The foregoing also establishes that permitting relocation of the child with the mother to Connecticut would not be in the child’s best interest (see Matter of Tropea v Tropea, 87 NY2d 727, 740-741 [1996]; Matter of Hrusovsky v Benjamin, 274 AD2d at 676). Although the mother cited her desire to promote a relationship between the child and his half sibling as one reason for seeking the relocation, she offered no evidence that such relocation was necessary to accomplish this goal, or that the relocation was otherwise necessary to enhance the child’s economic, emotional or educational welfare (see Matter of Tropea v Tropea, 87 NY2d at 740-741). Additionally, the father was able to provide more overall stability to the child and there was no evidence that the child’s relationship with his half sibling could not be adequately fostered through visitation arrangements (see id.; Matter of Winston v Gates, 64 AD3d 815, 816-818 [2009]). Finally, while not binding on this Court, we note that the Law Guardian fully supports Family Court’s determination to award primary physical custody to the father and to deny the *3 mother’s request for permission to relocate the child to Connecticut.

Mercure, J.P., Rose, Lahtinen and Garry, JJ., concur.

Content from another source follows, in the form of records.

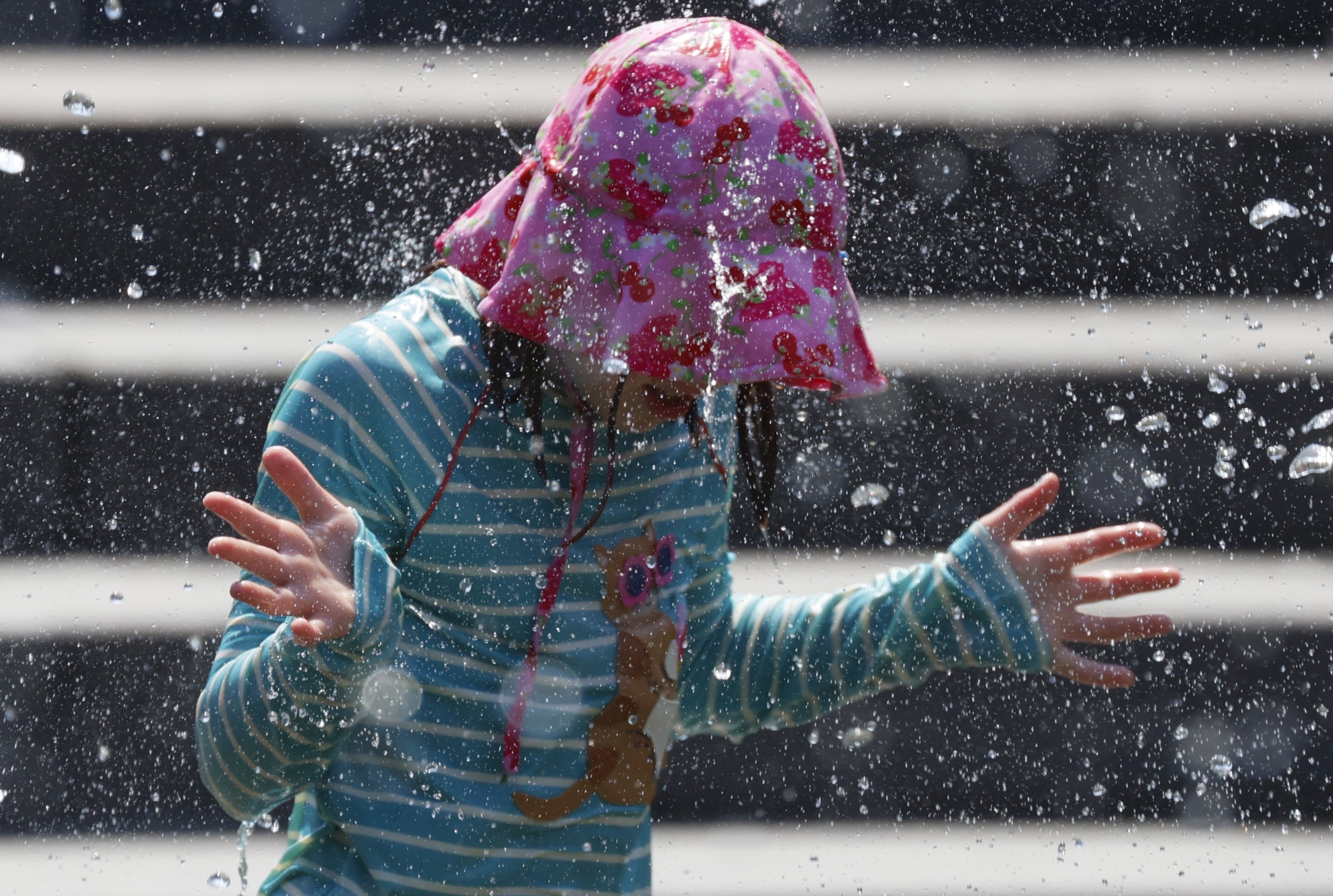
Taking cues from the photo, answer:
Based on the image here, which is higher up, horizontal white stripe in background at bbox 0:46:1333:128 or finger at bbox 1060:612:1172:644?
horizontal white stripe in background at bbox 0:46:1333:128

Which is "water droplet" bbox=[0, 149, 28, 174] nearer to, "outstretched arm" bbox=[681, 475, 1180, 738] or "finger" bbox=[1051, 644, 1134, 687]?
"outstretched arm" bbox=[681, 475, 1180, 738]

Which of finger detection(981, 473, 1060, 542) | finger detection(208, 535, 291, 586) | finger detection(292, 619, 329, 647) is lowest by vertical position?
finger detection(981, 473, 1060, 542)

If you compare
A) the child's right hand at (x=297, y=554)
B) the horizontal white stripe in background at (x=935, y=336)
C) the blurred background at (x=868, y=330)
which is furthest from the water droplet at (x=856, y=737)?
the child's right hand at (x=297, y=554)

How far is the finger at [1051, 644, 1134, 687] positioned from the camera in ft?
5.31

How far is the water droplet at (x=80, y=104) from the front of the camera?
94.1 inches

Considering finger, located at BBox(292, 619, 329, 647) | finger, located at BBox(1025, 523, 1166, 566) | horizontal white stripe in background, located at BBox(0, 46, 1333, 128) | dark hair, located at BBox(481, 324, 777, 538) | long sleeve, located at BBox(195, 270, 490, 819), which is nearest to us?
finger, located at BBox(292, 619, 329, 647)

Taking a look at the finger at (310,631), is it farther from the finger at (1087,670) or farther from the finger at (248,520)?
the finger at (1087,670)

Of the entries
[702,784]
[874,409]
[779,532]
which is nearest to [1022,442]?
[874,409]

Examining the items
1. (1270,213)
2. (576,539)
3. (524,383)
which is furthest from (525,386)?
(1270,213)

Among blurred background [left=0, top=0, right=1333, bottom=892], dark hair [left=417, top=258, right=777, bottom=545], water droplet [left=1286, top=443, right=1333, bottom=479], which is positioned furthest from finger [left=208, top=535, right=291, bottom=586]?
water droplet [left=1286, top=443, right=1333, bottom=479]

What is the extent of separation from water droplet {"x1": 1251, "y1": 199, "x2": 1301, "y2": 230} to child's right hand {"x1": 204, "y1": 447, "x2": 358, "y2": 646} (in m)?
1.95

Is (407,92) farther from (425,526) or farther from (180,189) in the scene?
(425,526)

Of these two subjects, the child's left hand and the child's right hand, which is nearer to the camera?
the child's right hand

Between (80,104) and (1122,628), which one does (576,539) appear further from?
(80,104)
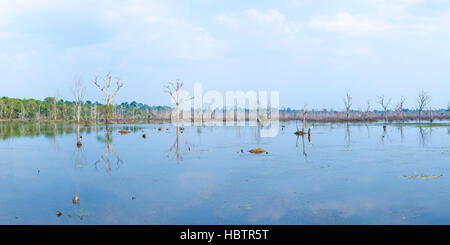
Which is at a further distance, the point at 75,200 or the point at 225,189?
the point at 225,189

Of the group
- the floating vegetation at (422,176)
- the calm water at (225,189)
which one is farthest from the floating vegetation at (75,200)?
the floating vegetation at (422,176)

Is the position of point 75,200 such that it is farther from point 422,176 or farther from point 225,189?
point 422,176

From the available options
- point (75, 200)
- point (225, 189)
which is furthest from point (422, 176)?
point (75, 200)

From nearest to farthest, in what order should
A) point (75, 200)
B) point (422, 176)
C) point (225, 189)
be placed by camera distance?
1. point (75, 200)
2. point (225, 189)
3. point (422, 176)

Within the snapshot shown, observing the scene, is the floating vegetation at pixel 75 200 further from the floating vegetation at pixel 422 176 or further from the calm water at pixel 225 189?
the floating vegetation at pixel 422 176

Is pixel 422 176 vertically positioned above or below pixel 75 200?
below

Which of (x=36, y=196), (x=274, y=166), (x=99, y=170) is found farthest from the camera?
(x=274, y=166)

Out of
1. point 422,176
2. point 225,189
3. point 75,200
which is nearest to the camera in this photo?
point 75,200

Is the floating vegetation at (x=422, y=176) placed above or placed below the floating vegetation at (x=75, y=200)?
below

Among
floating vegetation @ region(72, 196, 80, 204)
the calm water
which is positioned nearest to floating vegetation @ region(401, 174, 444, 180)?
the calm water

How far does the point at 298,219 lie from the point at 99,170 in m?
11.0

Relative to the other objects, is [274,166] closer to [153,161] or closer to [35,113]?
[153,161]
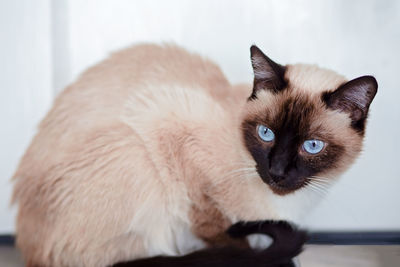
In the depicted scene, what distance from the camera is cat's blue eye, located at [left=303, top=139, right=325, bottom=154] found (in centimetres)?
123

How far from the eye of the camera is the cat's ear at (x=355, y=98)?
1154 millimetres

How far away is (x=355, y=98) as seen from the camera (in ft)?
3.93

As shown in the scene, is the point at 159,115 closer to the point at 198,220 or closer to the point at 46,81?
the point at 198,220

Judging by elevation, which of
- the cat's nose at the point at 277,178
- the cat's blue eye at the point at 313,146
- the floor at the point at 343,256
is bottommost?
the floor at the point at 343,256

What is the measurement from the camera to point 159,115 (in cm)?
142

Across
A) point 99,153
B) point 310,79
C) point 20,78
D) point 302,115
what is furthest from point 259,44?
point 20,78

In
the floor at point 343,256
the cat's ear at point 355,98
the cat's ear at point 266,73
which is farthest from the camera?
Result: the floor at point 343,256

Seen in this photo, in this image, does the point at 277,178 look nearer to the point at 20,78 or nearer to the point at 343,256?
the point at 343,256

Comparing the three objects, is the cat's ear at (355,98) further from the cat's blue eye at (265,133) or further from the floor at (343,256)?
the floor at (343,256)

ORDERED that the order is affirmed, without costs.

FOOTNOTES

FN1. The father apparently cross-petitioned for primary physical custody of the child, but that petition was not included in the record on appeal.

FN2. Due to his deployment, the mother’s husband did not appear at the trial. However, the mother testified that her husband was committed to the Navy for another two years and that he had not yet decided whether to reenlist at the end of that commitment.